It was struggle, loss and longing that propelled the narrative forward ...
- Louisa Treger, Madwoman
Although this story is based on biographical facts of Nellie Bly’s life, the author stresses from the beginning that we are reading a work of fiction. The gaps in the record have been filled with Treger’s invention and this blend of fact and fiction is seamlessly woven into a fab read. Although a compelling character in real life it is Treger’s yarn-spinning skill that gets us rushing through the book.
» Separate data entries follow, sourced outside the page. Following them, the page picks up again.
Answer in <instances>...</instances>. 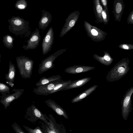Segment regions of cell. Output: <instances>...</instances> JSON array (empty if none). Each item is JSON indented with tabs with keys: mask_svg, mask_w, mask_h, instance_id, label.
Masks as SVG:
<instances>
[{
	"mask_svg": "<svg viewBox=\"0 0 133 133\" xmlns=\"http://www.w3.org/2000/svg\"><path fill=\"white\" fill-rule=\"evenodd\" d=\"M130 59L128 58L122 59L115 65L107 74L106 79L109 82L118 81L125 76L130 69Z\"/></svg>",
	"mask_w": 133,
	"mask_h": 133,
	"instance_id": "obj_1",
	"label": "cell"
},
{
	"mask_svg": "<svg viewBox=\"0 0 133 133\" xmlns=\"http://www.w3.org/2000/svg\"><path fill=\"white\" fill-rule=\"evenodd\" d=\"M8 22L9 24L8 29L13 34L19 35L30 33L29 22L19 16H12Z\"/></svg>",
	"mask_w": 133,
	"mask_h": 133,
	"instance_id": "obj_2",
	"label": "cell"
},
{
	"mask_svg": "<svg viewBox=\"0 0 133 133\" xmlns=\"http://www.w3.org/2000/svg\"><path fill=\"white\" fill-rule=\"evenodd\" d=\"M16 60L21 76L25 79L30 78L32 74L33 61L25 56H18Z\"/></svg>",
	"mask_w": 133,
	"mask_h": 133,
	"instance_id": "obj_3",
	"label": "cell"
},
{
	"mask_svg": "<svg viewBox=\"0 0 133 133\" xmlns=\"http://www.w3.org/2000/svg\"><path fill=\"white\" fill-rule=\"evenodd\" d=\"M84 26L87 36L93 41L98 42L103 41L107 34L106 32L92 26L86 21H84Z\"/></svg>",
	"mask_w": 133,
	"mask_h": 133,
	"instance_id": "obj_4",
	"label": "cell"
},
{
	"mask_svg": "<svg viewBox=\"0 0 133 133\" xmlns=\"http://www.w3.org/2000/svg\"><path fill=\"white\" fill-rule=\"evenodd\" d=\"M133 93V87H131L126 91L121 102L122 116L125 121L133 109L131 99Z\"/></svg>",
	"mask_w": 133,
	"mask_h": 133,
	"instance_id": "obj_5",
	"label": "cell"
},
{
	"mask_svg": "<svg viewBox=\"0 0 133 133\" xmlns=\"http://www.w3.org/2000/svg\"><path fill=\"white\" fill-rule=\"evenodd\" d=\"M66 50L65 48L59 50L42 60L39 65L38 70V74H41L53 68L55 65L53 62L59 56L65 52Z\"/></svg>",
	"mask_w": 133,
	"mask_h": 133,
	"instance_id": "obj_6",
	"label": "cell"
},
{
	"mask_svg": "<svg viewBox=\"0 0 133 133\" xmlns=\"http://www.w3.org/2000/svg\"><path fill=\"white\" fill-rule=\"evenodd\" d=\"M25 118L32 122L40 119L46 125L49 126L50 125L44 115L34 104L27 109Z\"/></svg>",
	"mask_w": 133,
	"mask_h": 133,
	"instance_id": "obj_7",
	"label": "cell"
},
{
	"mask_svg": "<svg viewBox=\"0 0 133 133\" xmlns=\"http://www.w3.org/2000/svg\"><path fill=\"white\" fill-rule=\"evenodd\" d=\"M80 14L79 11L76 10L71 13L68 15L61 30L60 37L63 36L74 27L78 19Z\"/></svg>",
	"mask_w": 133,
	"mask_h": 133,
	"instance_id": "obj_8",
	"label": "cell"
},
{
	"mask_svg": "<svg viewBox=\"0 0 133 133\" xmlns=\"http://www.w3.org/2000/svg\"><path fill=\"white\" fill-rule=\"evenodd\" d=\"M12 91L14 92L8 95L6 93L1 94L2 95L0 96V103L4 105L5 110L10 106L12 102L19 98L25 90L23 89H14Z\"/></svg>",
	"mask_w": 133,
	"mask_h": 133,
	"instance_id": "obj_9",
	"label": "cell"
},
{
	"mask_svg": "<svg viewBox=\"0 0 133 133\" xmlns=\"http://www.w3.org/2000/svg\"><path fill=\"white\" fill-rule=\"evenodd\" d=\"M62 80V79H61L37 86V87L34 89L33 92L37 95L48 96L56 85Z\"/></svg>",
	"mask_w": 133,
	"mask_h": 133,
	"instance_id": "obj_10",
	"label": "cell"
},
{
	"mask_svg": "<svg viewBox=\"0 0 133 133\" xmlns=\"http://www.w3.org/2000/svg\"><path fill=\"white\" fill-rule=\"evenodd\" d=\"M54 34L53 29L51 27L44 37L42 43L43 54L44 55L50 51L54 43Z\"/></svg>",
	"mask_w": 133,
	"mask_h": 133,
	"instance_id": "obj_11",
	"label": "cell"
},
{
	"mask_svg": "<svg viewBox=\"0 0 133 133\" xmlns=\"http://www.w3.org/2000/svg\"><path fill=\"white\" fill-rule=\"evenodd\" d=\"M41 39L39 30L37 28L31 33L29 39L26 41L27 45H24L22 47L25 50L35 49L38 45Z\"/></svg>",
	"mask_w": 133,
	"mask_h": 133,
	"instance_id": "obj_12",
	"label": "cell"
},
{
	"mask_svg": "<svg viewBox=\"0 0 133 133\" xmlns=\"http://www.w3.org/2000/svg\"><path fill=\"white\" fill-rule=\"evenodd\" d=\"M113 12L115 21H121L124 9V4L123 0H114Z\"/></svg>",
	"mask_w": 133,
	"mask_h": 133,
	"instance_id": "obj_13",
	"label": "cell"
},
{
	"mask_svg": "<svg viewBox=\"0 0 133 133\" xmlns=\"http://www.w3.org/2000/svg\"><path fill=\"white\" fill-rule=\"evenodd\" d=\"M95 68V67L82 65H75L65 69L64 71L70 74H75L88 71Z\"/></svg>",
	"mask_w": 133,
	"mask_h": 133,
	"instance_id": "obj_14",
	"label": "cell"
},
{
	"mask_svg": "<svg viewBox=\"0 0 133 133\" xmlns=\"http://www.w3.org/2000/svg\"><path fill=\"white\" fill-rule=\"evenodd\" d=\"M45 102L48 107L52 109L57 114L62 116L66 119L69 118L68 114L64 110L54 101L49 99L46 100Z\"/></svg>",
	"mask_w": 133,
	"mask_h": 133,
	"instance_id": "obj_15",
	"label": "cell"
},
{
	"mask_svg": "<svg viewBox=\"0 0 133 133\" xmlns=\"http://www.w3.org/2000/svg\"><path fill=\"white\" fill-rule=\"evenodd\" d=\"M41 14L42 17L38 22L39 29L44 30L51 22L52 19L51 15L47 11L43 10Z\"/></svg>",
	"mask_w": 133,
	"mask_h": 133,
	"instance_id": "obj_16",
	"label": "cell"
},
{
	"mask_svg": "<svg viewBox=\"0 0 133 133\" xmlns=\"http://www.w3.org/2000/svg\"><path fill=\"white\" fill-rule=\"evenodd\" d=\"M16 74V68L14 64L11 61L9 62L8 72L5 75L6 83L10 86L12 87L14 85V82Z\"/></svg>",
	"mask_w": 133,
	"mask_h": 133,
	"instance_id": "obj_17",
	"label": "cell"
},
{
	"mask_svg": "<svg viewBox=\"0 0 133 133\" xmlns=\"http://www.w3.org/2000/svg\"><path fill=\"white\" fill-rule=\"evenodd\" d=\"M103 56H101L96 54H94V58L101 63L106 66L110 65L113 62V59L107 51H104Z\"/></svg>",
	"mask_w": 133,
	"mask_h": 133,
	"instance_id": "obj_18",
	"label": "cell"
},
{
	"mask_svg": "<svg viewBox=\"0 0 133 133\" xmlns=\"http://www.w3.org/2000/svg\"><path fill=\"white\" fill-rule=\"evenodd\" d=\"M98 87L97 85H95L90 87L74 98L72 99L71 102L74 103L81 101L83 99L91 94L93 92L96 90Z\"/></svg>",
	"mask_w": 133,
	"mask_h": 133,
	"instance_id": "obj_19",
	"label": "cell"
},
{
	"mask_svg": "<svg viewBox=\"0 0 133 133\" xmlns=\"http://www.w3.org/2000/svg\"><path fill=\"white\" fill-rule=\"evenodd\" d=\"M94 11L97 23L103 22L102 12L103 9L100 0H93Z\"/></svg>",
	"mask_w": 133,
	"mask_h": 133,
	"instance_id": "obj_20",
	"label": "cell"
},
{
	"mask_svg": "<svg viewBox=\"0 0 133 133\" xmlns=\"http://www.w3.org/2000/svg\"><path fill=\"white\" fill-rule=\"evenodd\" d=\"M90 77H86L80 79L71 81L65 89V90L80 87L89 82Z\"/></svg>",
	"mask_w": 133,
	"mask_h": 133,
	"instance_id": "obj_21",
	"label": "cell"
},
{
	"mask_svg": "<svg viewBox=\"0 0 133 133\" xmlns=\"http://www.w3.org/2000/svg\"><path fill=\"white\" fill-rule=\"evenodd\" d=\"M62 78L61 76L59 75L52 76L47 78L45 77H43L40 79L38 82L36 83L35 86H37L42 85Z\"/></svg>",
	"mask_w": 133,
	"mask_h": 133,
	"instance_id": "obj_22",
	"label": "cell"
},
{
	"mask_svg": "<svg viewBox=\"0 0 133 133\" xmlns=\"http://www.w3.org/2000/svg\"><path fill=\"white\" fill-rule=\"evenodd\" d=\"M15 40L12 36L8 34L3 37L2 40L5 47L10 49L13 47V42Z\"/></svg>",
	"mask_w": 133,
	"mask_h": 133,
	"instance_id": "obj_23",
	"label": "cell"
},
{
	"mask_svg": "<svg viewBox=\"0 0 133 133\" xmlns=\"http://www.w3.org/2000/svg\"><path fill=\"white\" fill-rule=\"evenodd\" d=\"M28 6V3L25 0H18L15 4V8L18 10L25 9Z\"/></svg>",
	"mask_w": 133,
	"mask_h": 133,
	"instance_id": "obj_24",
	"label": "cell"
},
{
	"mask_svg": "<svg viewBox=\"0 0 133 133\" xmlns=\"http://www.w3.org/2000/svg\"><path fill=\"white\" fill-rule=\"evenodd\" d=\"M102 16L103 22L105 25L107 24L109 21V12L103 8L102 12Z\"/></svg>",
	"mask_w": 133,
	"mask_h": 133,
	"instance_id": "obj_25",
	"label": "cell"
},
{
	"mask_svg": "<svg viewBox=\"0 0 133 133\" xmlns=\"http://www.w3.org/2000/svg\"><path fill=\"white\" fill-rule=\"evenodd\" d=\"M10 88L5 84L0 82V93L1 94L4 93H10Z\"/></svg>",
	"mask_w": 133,
	"mask_h": 133,
	"instance_id": "obj_26",
	"label": "cell"
},
{
	"mask_svg": "<svg viewBox=\"0 0 133 133\" xmlns=\"http://www.w3.org/2000/svg\"><path fill=\"white\" fill-rule=\"evenodd\" d=\"M23 126L29 133H42L43 132L39 126H38L34 129H33L25 126L23 125Z\"/></svg>",
	"mask_w": 133,
	"mask_h": 133,
	"instance_id": "obj_27",
	"label": "cell"
},
{
	"mask_svg": "<svg viewBox=\"0 0 133 133\" xmlns=\"http://www.w3.org/2000/svg\"><path fill=\"white\" fill-rule=\"evenodd\" d=\"M12 128L15 131L16 133H25L20 127L15 122H14L12 124Z\"/></svg>",
	"mask_w": 133,
	"mask_h": 133,
	"instance_id": "obj_28",
	"label": "cell"
},
{
	"mask_svg": "<svg viewBox=\"0 0 133 133\" xmlns=\"http://www.w3.org/2000/svg\"><path fill=\"white\" fill-rule=\"evenodd\" d=\"M118 47L122 49L130 50L133 49V45L127 44H122L119 45Z\"/></svg>",
	"mask_w": 133,
	"mask_h": 133,
	"instance_id": "obj_29",
	"label": "cell"
},
{
	"mask_svg": "<svg viewBox=\"0 0 133 133\" xmlns=\"http://www.w3.org/2000/svg\"><path fill=\"white\" fill-rule=\"evenodd\" d=\"M127 22L128 24H133V10H132L129 14L127 19Z\"/></svg>",
	"mask_w": 133,
	"mask_h": 133,
	"instance_id": "obj_30",
	"label": "cell"
},
{
	"mask_svg": "<svg viewBox=\"0 0 133 133\" xmlns=\"http://www.w3.org/2000/svg\"><path fill=\"white\" fill-rule=\"evenodd\" d=\"M101 1L102 5L103 7V8L107 11H108V0H101Z\"/></svg>",
	"mask_w": 133,
	"mask_h": 133,
	"instance_id": "obj_31",
	"label": "cell"
},
{
	"mask_svg": "<svg viewBox=\"0 0 133 133\" xmlns=\"http://www.w3.org/2000/svg\"><path fill=\"white\" fill-rule=\"evenodd\" d=\"M1 54H0V63L1 61Z\"/></svg>",
	"mask_w": 133,
	"mask_h": 133,
	"instance_id": "obj_32",
	"label": "cell"
},
{
	"mask_svg": "<svg viewBox=\"0 0 133 133\" xmlns=\"http://www.w3.org/2000/svg\"></svg>",
	"mask_w": 133,
	"mask_h": 133,
	"instance_id": "obj_33",
	"label": "cell"
}]
</instances>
In the prologue we find ourselves shackled to Nellie on the way to Blackwell’s Island, ‘a place of criminals, paupers, the sick and the insane’ with a guard warning us ‘you’ll never get out.’ Despite this prophecy, Nellie and the reader are comforted by the fact that ‘storytelling would get her through this.’ We’re hooked immediately, needing to know how this will end but Chapter One throws us back in time to her childhood.
After a taste of what’s to come, we find out how she got there; we’re with Nellie as she has the dawning realisation of the injustices of the world, discovers the fetters of her femininity. We share her struggles as she rallies against the differences between the opportunities available for her and the ones her brothers are given. At each stage we get glimpses of Nellie’s strong fighting spirit and how she battles against the usual role of women at that time.
Nellie is, however, encouraged by her father to follow her dreams. At eleven he gives her a journal and fountain pen, bucking against the Victorian idea that ‘too much imagination can play havoc with a young girl’s mind.’ She has an unflinching drive to tell her story and we share her frustrations at the limited options available to her through her formative years before her story continues back on Blackwell’s Island.
The book is about storytelling. We follow Nellie in her struggle to create her own story as a woman in a male-dominated world. The Nellie we read about is part fiction, part fact and is a character you warm to instantly. She recognises the untold stories in the world, and with her indomitable strength of spirit she forges a way to tell them, getting them an audience while helping the other protagonists ultimately find their own voices too.